Objective To analyze clinical significance of peripheral blood minimal residual disease (MRD) detection at the eighth day of induction therapy in evaluating prognosis of children with B-cell acute lymphoblastic leukemia (B-ALL) based on the TARGET database.

Methods Data of 359 B-ALL children with peripheral blood MRD at the eighth day of induction therapy and bone marrow MRD at 29th day of induction therapy from year 2000 to 2010 were downloaded from TARGET database. Spearman correlation analysis was used to explore the association between peripheral blood MRD at the eighth day and morphology of bone marrow cells in the same period. Kaplan-Meier curve was used to analyze the relationship between peripheral blood MRD at the eighth day and event free survival (EFS), and further analyze the relationship of combined detection of peripheral blood MRD at the eighth day and bone marrow MRD at 29th day with EFS. Cox regression model was used to analyze the risk factors for prognosis in B-ALL children.
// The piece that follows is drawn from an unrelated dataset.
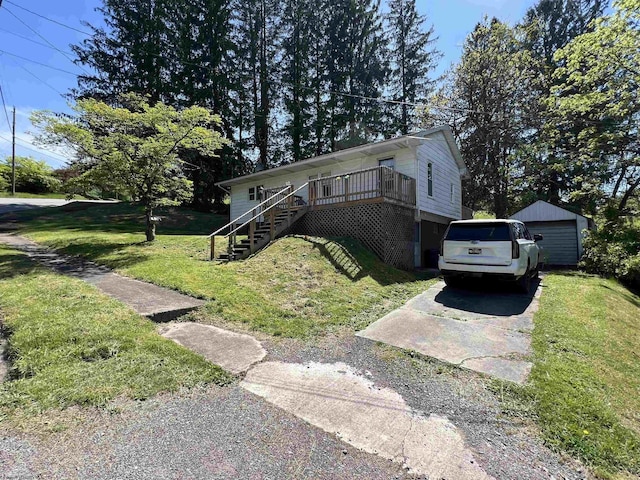 302 Jameson Ave, Parsons, WV 26287 - view of front facade with stairs, a front yard, a deck, and a detached garage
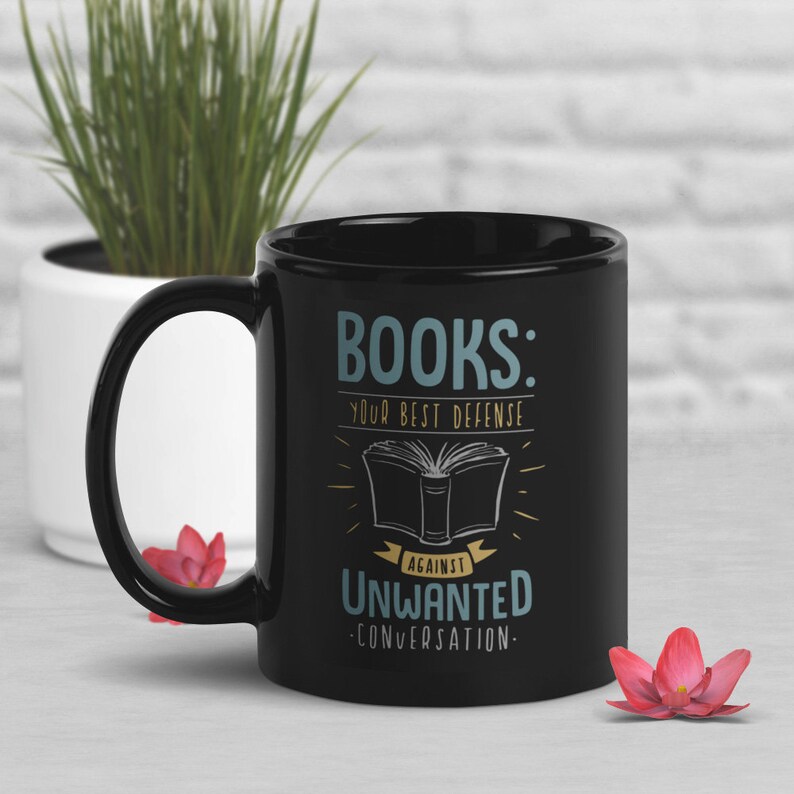 Puede incluir: Taza de cer&aacute;mica negra con el texto "BOOKS: YOUR BEST DEFENSE AGAINST UNWANTED CONVERSATION" en un dise&ntilde;o azul y blanco. La taza presenta una ilustraci&oacute;n de un libro abierto. Un regalo perfecto para los amantes de los libros.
Results Spearman correlation analysis showed that the level of peripheral blood MRD at the eighth day was positively correlated with the proportion of bone marrow blasts at day 8 (r=0.620, P < 0.001). Survival analysis showed that there were significant differences in 5-year EFS rates of MRD < 0.01%, 0.01% to 0.10%, 0.10% to 1.00% and ≥ 1.00% in peripheral blood at the eighth day(P < 0.001). Double-negative patients with peripheral blood MRD at the 8th day and bone marrow MRD at the 29th day had the best prognosis, followed by single-positive patients, and double-positive patients had the worst prognosis, the differences were statistically significant (P < 0.001). The combined MRD at both time points showed that the prognosis was best in the double-negative group, followed by the single-positive group and worst in the double-positive group (P < 0.001). In children with negative bone marrow MRD at day 29, the 5-year EFS rate of children negative for MRD in peripheral blood at the eighth day was significantly higher than those positive for MRD in peripheral blood at the eighth day(P=0.009). Cox regression analysis showed that MRD ≥ 0.10% in peripheral blood on day 8(HR=1.967; 95%CI, 1.234 to 3.134; P=0.004), MRD ≥ 0.01% in bone marrow on day 29 (HR=2.076; 95%CI, 1.423 to 3.027; P < 0.001) were independent risk factors for EFS in B-ALL children.

Conclusion Peripheral blood MRD at day 8 of induction therapy has important clinical significance in prognosis assessment in children with B-ALL, and can be used as a strong supplement for the prognosis assessment of B-ALL children with bone marrow MRD at day 29.